> _Problem description_:
Take the lines below from the one with "升級之後超後悔?這樣做就能從 iOS 11 公測版降回 iOS 10.3.2!" through the one with "Гаврина, Топоркова, Кутявина" and print only them, exactly. Don't print the pictures.

> _Data to examine_:

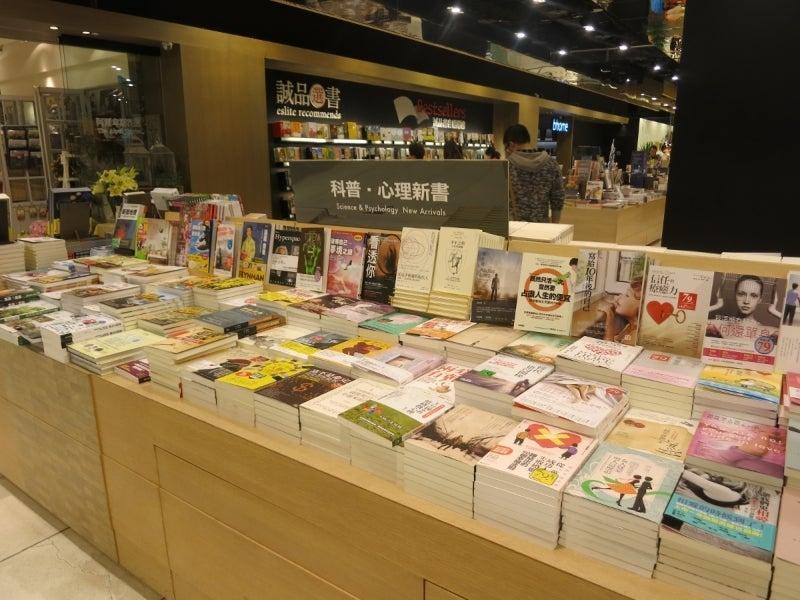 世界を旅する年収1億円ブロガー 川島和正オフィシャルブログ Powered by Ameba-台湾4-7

---

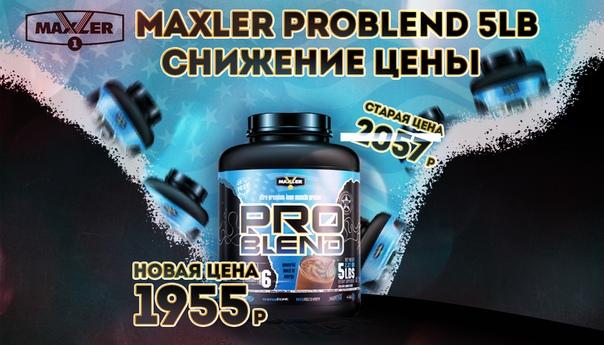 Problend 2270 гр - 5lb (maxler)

---

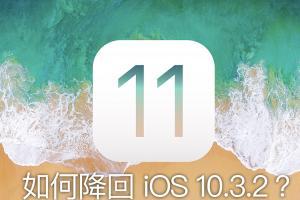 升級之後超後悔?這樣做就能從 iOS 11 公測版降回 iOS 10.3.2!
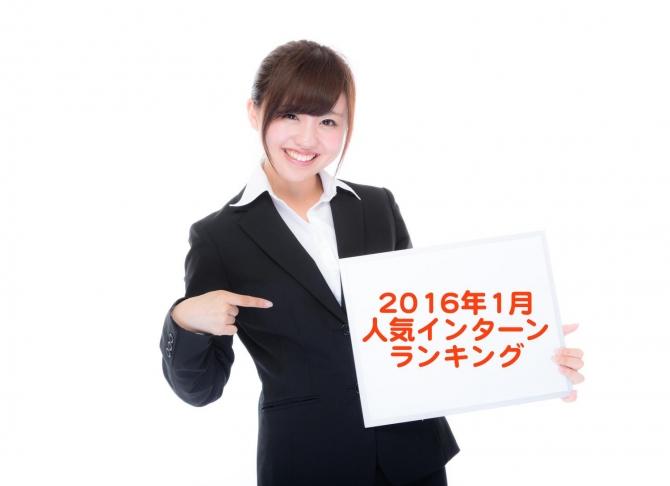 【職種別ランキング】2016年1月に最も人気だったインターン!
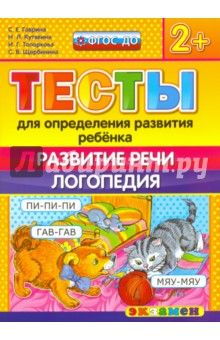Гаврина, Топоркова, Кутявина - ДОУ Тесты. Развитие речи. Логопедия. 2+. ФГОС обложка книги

> _Solution to this problem_:
 升級之後超後悔?這樣做就能從 iOS 11 公測版降回 iOS 10.3.2!
 【職種別ランキング】2016年1月に最も人気だったインターン!
Гаврина, Топоркова, Кутявина - ДОУ Тесты. Развитие речи. Логопедия. 2+. ФГОС обложка книги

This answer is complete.